La puissance des Éternels, qui en hériterait?
ALBERICH
Moi—et toi: l'univers sera notre héritage[559-1], si je ne m'abuse en comptant sur ta foi, si tu partages ma rage, ma haine.—La Lance de Wotan, le Wälsung l'a brisée, après avoir tué dans un combat le Dragon Fafner, et s'être tout enfant conquis la toute-puissance, grâce à la possession de l'Anneau; Walhall et Nibelheim sont en sa dépendance; bien plus, ma Malédiction même n'atteint pas le Héros-sans-Peur, car il ignore le prix de l'Anneau, dont le pouvoir, enviable entre tous, est pour lui comme s'il n'était point; c'est en riant qu'il brûle sa vie aux ardeurs de son âme aimante. Nous n'avons qu'un moyen de le perdre... Entends-tu, Hagen, mon fils?
HAGEN
Le perdre? j'y travaille,—lui-même déjà m'y aide.
ALBERICH
L'Anneau d'Or, s'emparer de l'Anneau, c'est l'important! Pour l'Amour du Wälsung une femme vit, qui sait tout; si jamais elle lui suggérait de rendre la Bague aux Filles-du-Rhin—qui, dans les eaux profondes, jadis, m'avaient séduit!—leur Or serait perdu pour moi, jamais nul artifice ne le leur reprendrait[560-1]. Aussi, sans retard, vise à l'Anneau: mon but en t'engendrant fut de faire de toi, qui es sans-peur[560-2], mon champion contre le Héros.

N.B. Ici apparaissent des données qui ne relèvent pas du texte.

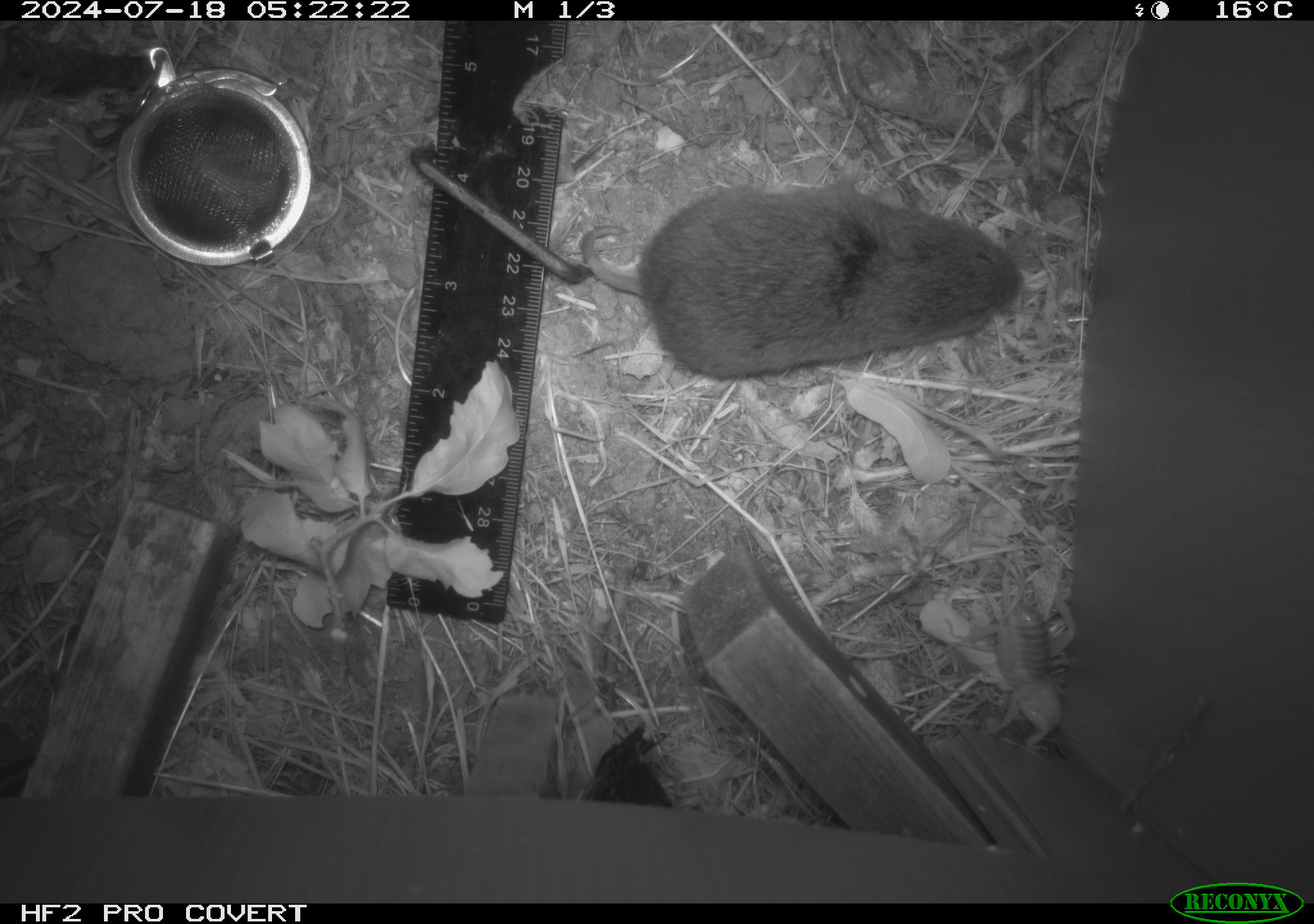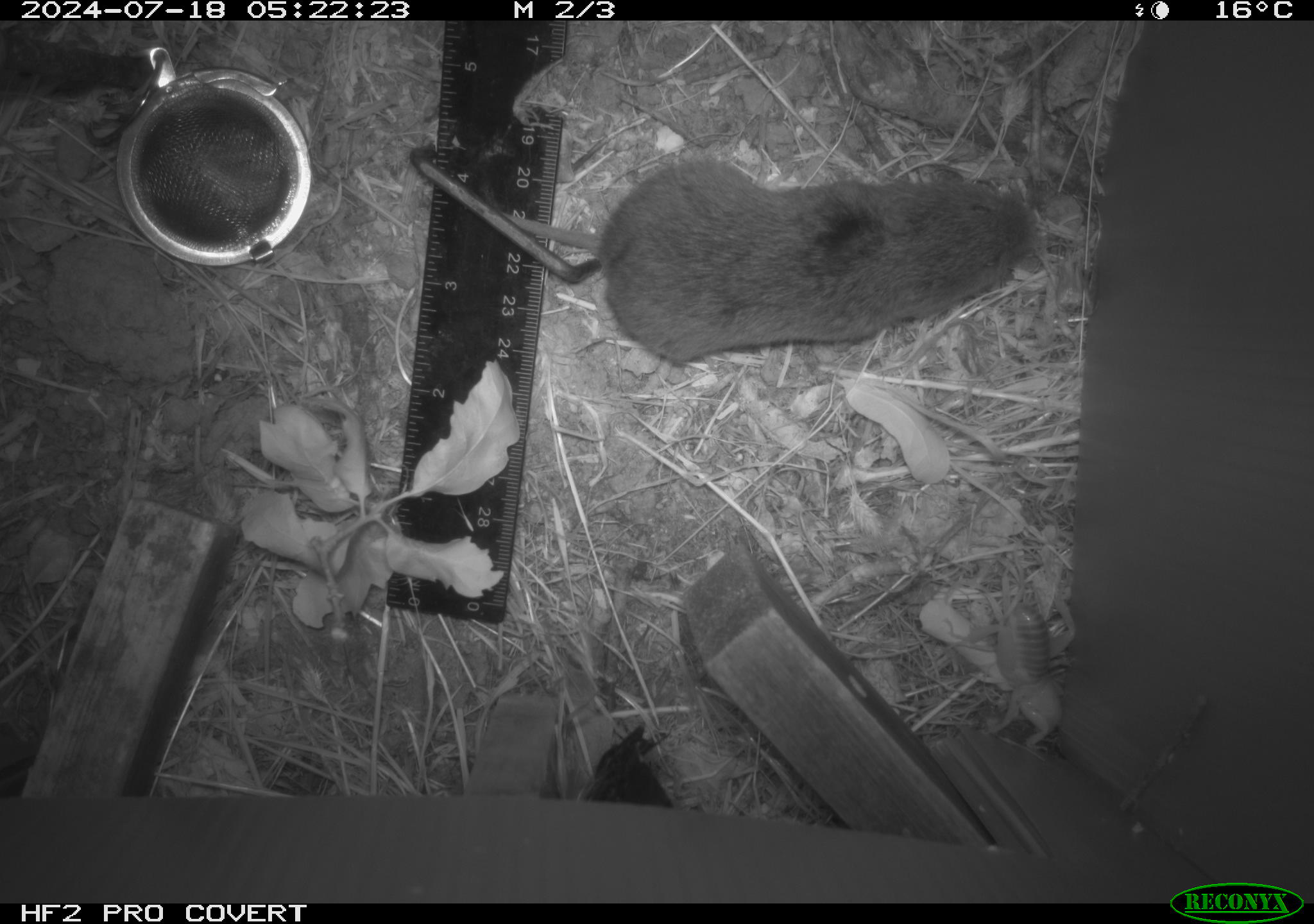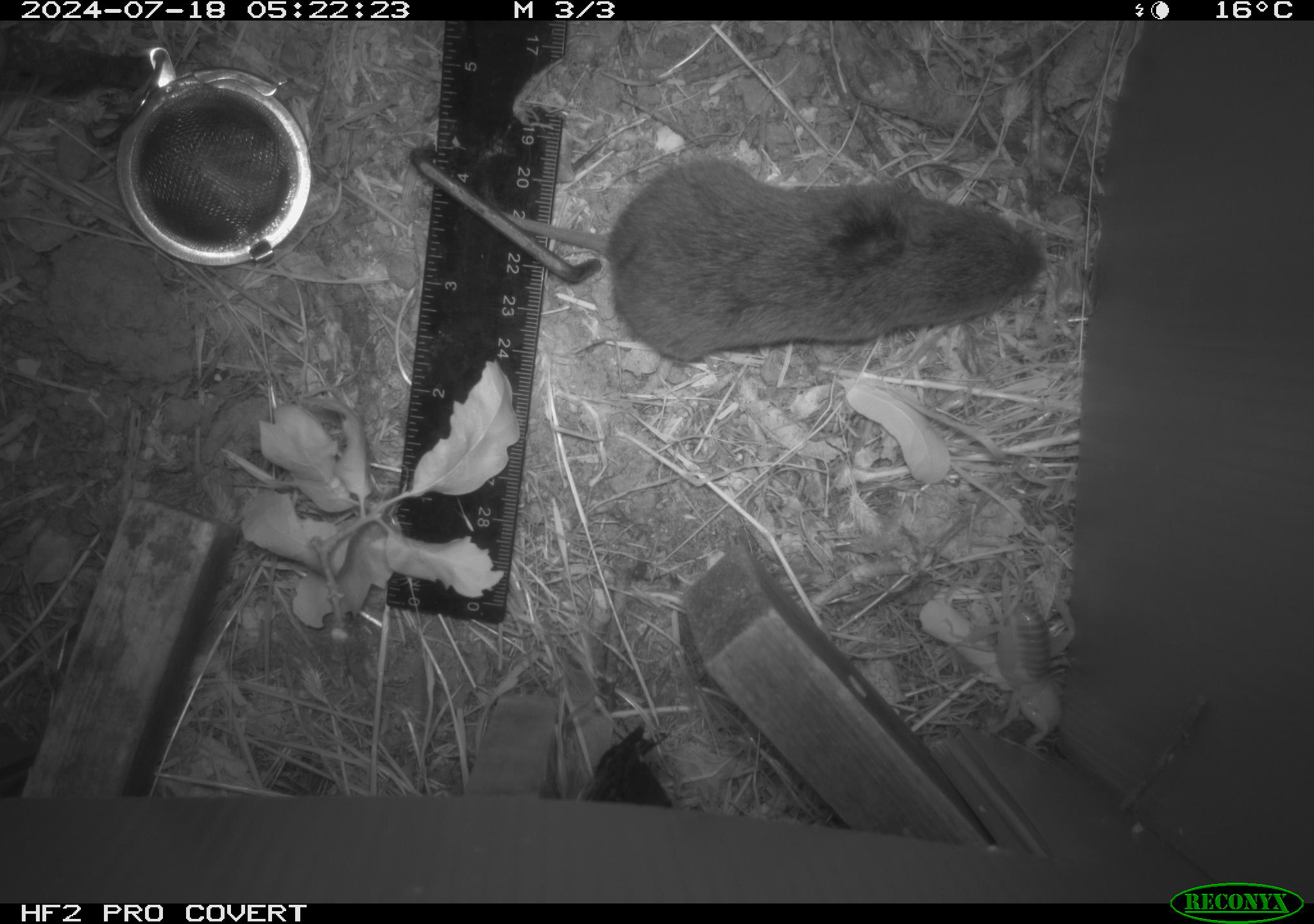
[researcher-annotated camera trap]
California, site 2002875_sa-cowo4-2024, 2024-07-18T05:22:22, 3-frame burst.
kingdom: Animalia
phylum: Chordata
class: Mammalia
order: Rodentia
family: Cricetidae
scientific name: Arvicolinae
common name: voles, lemmings, and muskrats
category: arvicolinae subfamily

Trop faible évidemment[560-3] pour affronter le Dragon,—exploit permis au seul Wälsung,—c'est pour l'irréductible haine que j'ai du moins élevé Hagen: c'est lui qui doit maintenant me venger, lui qui doit conquérir l'Anneau, en dépit du Wälsung, pour la honte de Wotan! Me le jures-tu, Hagen, mon fils?
HAGEN
L'Anneau me revient, je l'aurai: attends en repos!